It does get the job done but it looks really heavy. If you can get this accomplished any simplier would be great, but having ta.cor taking care of this is the best solution. Meanwhile, we incorporate this into correlations:
t = proc.time()
cor.asterr.auto = ta.cor(bat, pairs.to.correlate)
tmp = head(cor.asterr.auto[[1]])
basicAutoCorTime = proc.time() - t
tmp
## corr value
## 1 x2b:ab 0.949511
## 2 g:x2b 0.875669
## 3 rbi:h 0.941514
## 4 x3b:h 0.689285
## 5 ab:x3b 0.682406
## 6 x2b:r 0.940411
## 7 bb:r 0.915290
## 8 bb:x2b 0.857618
## 9 cs:r 0.682049
## 10 cs:x2b 0.600180
## 11 hr:r 0.846858
## 12 so:r 0.879058
## 13 ab:r 0.964957
## 14 ab:x2b 0.949511
## 15 sb:r 0.637612
## 16 x3b:x2b 0.621563
## 17 bb:g 0.833575
## 18 cs:g 0.626081
## 19 hr:g 0.735561
## 20 sb:x2b 0.526301
## 21 so:g 0.842468
## 22 h:ab 0.990564
## 23 h:g 0.913908
## 24 h:x3b 0.689285
## 25 r:ab 0.964957
## 26 r:g 0.889582
## 27 r:x3b 0.689643
## 28 g:r 0.889582
## 29 hr:x3b 0.431390
## 30 so:x3b 0.581723
## 31 x2b:g 0.875669
## 32 bb:x3b 0.565886
## 33 cs:x3b 0.658777
## 34 rbi:r 0.940341
## 35 rbi:x2b 0.927981
## 36 x2b:x3b 0.621563
## 37 x3b:r 0.689643
## 38 ab:h 0.990564
## 39 bb:ab 0.885078
## 40 cs:ab 0.676318
## 41 hr:ab 0.798933
## 42 sb:h 0.604084
## 43 so:ab 0.902529
## 44 g:ab 0.927144
## 45 g:x3b 0.628107
## 46 g:h 0.913908
## 47 h:r 0.974202
## 48 rbi:g 0.863682
## 49 sb:x3b 0.653189
## 50 x3b:g 0.628107
## 51 bb:h 0.882800
## 52 cs:h 0.676540
## 53 hr:h 0.805181
## 54 sb:ab 0.596866
## 55 so:h 0.872335
## 56 rbi:ab 0.934018
## 57 x3b:ab 0.682406
## 58 r:h 0.974202
## 59 rbi:x3b 0.573167
## 60 h:x2b 0.959213
## 61 r:x2b 0.940411
## 62 x2b:h 0.959213
## 63 ab:g 0.927144
## 64 hr:x2b 0.803838
## 65 sb:g 0.540930
## 66 so:x2b 0.855860
df = as.data.frame(cor.asterr.auto[[1]])
ggplot(data = df, mapping = aes(corr, value)) +
geom_bar(aes(fill=corr), stat="identity") +
labs(title = "Correlation with Aster R ta.cor", x = "features", y = "correlation Value") +
theme_tufte(ticks=FALSE, base_size = 16) +
theme(legend.position = "none",
axis.text.x = element_text(angle = 90, hjust = 1, vjust=0))
Finally, it is common for large tables to divide rows into groups to have analysis including correlations performed for each group.
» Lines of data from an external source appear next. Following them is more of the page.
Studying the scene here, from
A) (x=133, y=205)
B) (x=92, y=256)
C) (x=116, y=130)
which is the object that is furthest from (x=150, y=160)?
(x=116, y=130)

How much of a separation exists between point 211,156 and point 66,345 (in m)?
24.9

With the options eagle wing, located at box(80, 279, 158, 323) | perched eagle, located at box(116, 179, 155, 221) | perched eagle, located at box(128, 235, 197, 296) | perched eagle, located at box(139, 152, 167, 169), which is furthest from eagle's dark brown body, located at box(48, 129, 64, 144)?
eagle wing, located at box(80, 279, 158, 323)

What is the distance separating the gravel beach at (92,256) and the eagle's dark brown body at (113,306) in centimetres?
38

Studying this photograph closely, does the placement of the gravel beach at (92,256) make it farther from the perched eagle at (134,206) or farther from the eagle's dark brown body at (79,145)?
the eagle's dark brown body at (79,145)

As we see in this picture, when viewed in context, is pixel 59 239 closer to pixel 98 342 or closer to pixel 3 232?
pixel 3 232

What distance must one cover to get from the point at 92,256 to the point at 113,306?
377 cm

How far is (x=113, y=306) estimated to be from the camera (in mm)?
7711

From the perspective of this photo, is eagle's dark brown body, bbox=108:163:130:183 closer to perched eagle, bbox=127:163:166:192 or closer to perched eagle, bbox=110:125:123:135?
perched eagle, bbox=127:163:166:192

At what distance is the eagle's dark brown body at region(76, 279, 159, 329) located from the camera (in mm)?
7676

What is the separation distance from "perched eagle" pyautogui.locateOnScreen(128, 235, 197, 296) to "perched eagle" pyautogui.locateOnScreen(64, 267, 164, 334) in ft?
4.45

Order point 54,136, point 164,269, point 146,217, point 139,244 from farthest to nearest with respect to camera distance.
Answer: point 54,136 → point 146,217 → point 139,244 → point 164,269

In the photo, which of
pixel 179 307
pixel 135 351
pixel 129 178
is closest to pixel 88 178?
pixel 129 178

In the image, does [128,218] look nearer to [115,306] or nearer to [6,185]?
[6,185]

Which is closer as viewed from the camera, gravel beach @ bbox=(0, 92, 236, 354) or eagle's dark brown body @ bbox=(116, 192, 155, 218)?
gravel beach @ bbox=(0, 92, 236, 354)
In fact, Aster SQL/MR functions usually have such option built-in and its correlation functions are no exceptions. But ta.cor does not offer this feature and thus we can not easily produce groupwise correlation in batting table.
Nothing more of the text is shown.